= Illogicist =

Italian death metal band

Illogicist is an Italian technical death metal band.

The band hails from Aosta. Their first two demos Polymorphism of Death (2002) and Dissonant Perspectives (2003) were followed by their debut album Subjected in 2004.

Norway's Scream Magazine scored the album "a strong 4" out of 6. The music and vocals were reminiscient of Human and Individual Thought Patterns-era Death, with the bassist standing out, whilst the drummer (who was a session musician) played more straightforwardly.
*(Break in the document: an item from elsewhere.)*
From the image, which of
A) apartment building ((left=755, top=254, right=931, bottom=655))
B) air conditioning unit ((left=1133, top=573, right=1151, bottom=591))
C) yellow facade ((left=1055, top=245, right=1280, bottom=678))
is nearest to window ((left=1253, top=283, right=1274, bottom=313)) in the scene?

The follow-up album was The Insight Eye, issued in 2007 on Willowtip Records. Marco Minnemann was the drummer for this record.
Exclaim! found The Insight Eye "tremendously captivating" and deemed the "record likely to remain in heavy rotation". While the band at times veered into "performing ritualistic Schuldiner worship", but also brought enough originality and "ingenuity". Metal.de also rated it highly, calling the songs "well-crafted, strangely off-putting at first, yet ultimately alluring and captivating". The reviewer also found "a great deal" of emotion in the songs, namely "sorrow and frustration", with a "black" (rather than red) thread running throughout. The production and mastering were also "excellent" and "top notch". Powermetal.de concurred that there were melancholic undertones and a dark atmosphere; the sophisticated music "ultimately brings a sense of well-being to the metal-loving listener after a certain adjustment period". The drumming was of very high quality, and with Minnemann not continuing with Illogicist, the playing on The Insight Eye would be hard to replicate. "Only the vocals could have been a bit better", the reviewer opined.
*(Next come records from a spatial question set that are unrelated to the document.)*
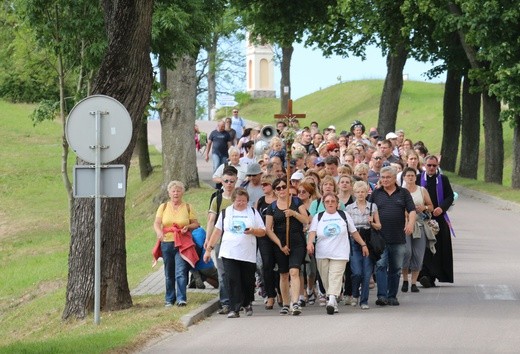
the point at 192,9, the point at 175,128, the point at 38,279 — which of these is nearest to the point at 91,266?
the point at 38,279

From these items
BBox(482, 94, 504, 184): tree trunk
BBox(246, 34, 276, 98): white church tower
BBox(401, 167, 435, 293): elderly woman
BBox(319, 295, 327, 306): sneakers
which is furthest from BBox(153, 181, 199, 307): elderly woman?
BBox(246, 34, 276, 98): white church tower

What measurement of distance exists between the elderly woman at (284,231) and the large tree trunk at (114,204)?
2.03 m

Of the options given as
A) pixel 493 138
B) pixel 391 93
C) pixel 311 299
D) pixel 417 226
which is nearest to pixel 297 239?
pixel 311 299

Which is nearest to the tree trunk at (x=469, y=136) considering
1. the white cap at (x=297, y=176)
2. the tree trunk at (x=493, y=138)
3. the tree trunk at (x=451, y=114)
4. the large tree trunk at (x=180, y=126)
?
the tree trunk at (x=451, y=114)

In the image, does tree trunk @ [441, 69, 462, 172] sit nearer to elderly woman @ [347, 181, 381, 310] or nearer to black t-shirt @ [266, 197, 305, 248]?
elderly woman @ [347, 181, 381, 310]

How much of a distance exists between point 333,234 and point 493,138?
25836mm

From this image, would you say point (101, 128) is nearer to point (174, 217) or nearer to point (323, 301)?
point (174, 217)

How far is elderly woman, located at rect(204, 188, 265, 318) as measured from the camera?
55.7ft

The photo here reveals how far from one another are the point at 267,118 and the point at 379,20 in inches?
1809

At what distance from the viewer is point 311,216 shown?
17.8 metres

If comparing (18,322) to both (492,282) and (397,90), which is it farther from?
(397,90)

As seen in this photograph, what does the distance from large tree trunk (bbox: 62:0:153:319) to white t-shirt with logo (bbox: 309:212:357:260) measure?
2614 millimetres

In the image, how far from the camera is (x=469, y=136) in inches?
1869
Vampster however found the music "soulless". It was "death metal of a very high caliber" and with "incredibly impressive" musicianship, but with "nothing catchy". Illogicist had apparently forgotten "to infuse the music with emotion" and was also "strikingly similar to" Death. Rock Hard only scored the album 5 out of 10. Noise.fi was a bit higher with its 3 out of 5.

The Unconsciousness Of Living followed as the group's third album in 2011.
Rock Hard rated this album marginally better than the previous, as 6 out of 10.